Sur le vif - Samedi 31.08.19 - 16.50h
N'oublions jamais que le communisme allemand, celui qui fut au pouvoir en DDR de 1949 à 1989, n'est en rien un communisme d'importation soviétique. Le régime communiste a certes a été mis en place sous pression de l'occupant soviétique. Mais ses fondements intellectuels et historiques, et jusqu'aux hommes qui occupèrent les premières places, tout cela est à chercher dans l'Histoire d'un communisme proprement allemand, celui de la Révolution du 9 novembre 1918, celui des Ligues spartakistes, celui des opposants au Troisième Reich, tout cela est allemand, et ne doit strictement rien à la lecture de Marx dans les pays slaves.
Et puis, quoi ? Le Rhénan Karl Marx, natif de Trêves, rédacteur en chef de la Rheinische Zeitung, lecteur des philosophes allemands, observateur critique du capitalisme rhénan, n'était, à ma connaissance, ni russe, ni polonais, ni tchèque. Les communistes allemands n'ont pas la même Histoire que les communistes français, ni surtout la même que les communistes russes. Ce sont les hommes de cette filiation, profondément allemande, que l'on retrouve en novembre 1918, dans les premiers mois de 1919, dans les camps du Troisième Reich (certains d'entre eux y furent internés pendant la totalité des douze ans), puis aux affaires, à Berlin-Est, en 1949.
Il existe donc, bel et bien, un communisme de nature proprement allemande, enraciné dans la pensée politique allemande. Tout comme il existe, séparé du socialisme dès le Congrès de Tours (1920), un communisme ontologiquement français, celui qu'on retrouvera au Front populaire (1936), dans la Résistance, à la Libération (1944), puis dans le premier gouvernement Maurois (1981).

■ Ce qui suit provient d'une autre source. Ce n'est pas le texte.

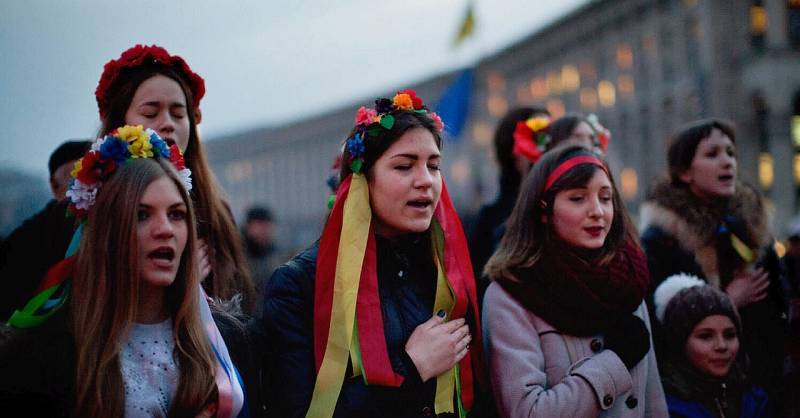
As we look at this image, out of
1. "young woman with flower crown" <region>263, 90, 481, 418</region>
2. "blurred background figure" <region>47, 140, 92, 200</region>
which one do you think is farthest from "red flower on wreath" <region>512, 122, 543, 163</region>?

Attention, donc, de ne pas immédiatement tenir les communismes européens (on pourrait parler de la Grèce, de la Yougoslavie, de l'Italie, de l'Espagne) pour des branches d'un communisme soviétique. S'ils furent inféodés, via le Komintern et les Internationales, c'était pour des questions de logistique et de rapports de forces. Si l'on souhaite se pencher sur cette subordination, bien réelle, alors on voudra bien, par symétrie, étudier le lien d'obédience de nos braves partis bourgeois européens, dans l'Après-Guerre, avec les Américains. Tenez, par hasard, le cordon ombilical entre la gentille démocratie chrétienne italienne, à partir de 1945, et les puissances financières de l'Oncle Sam.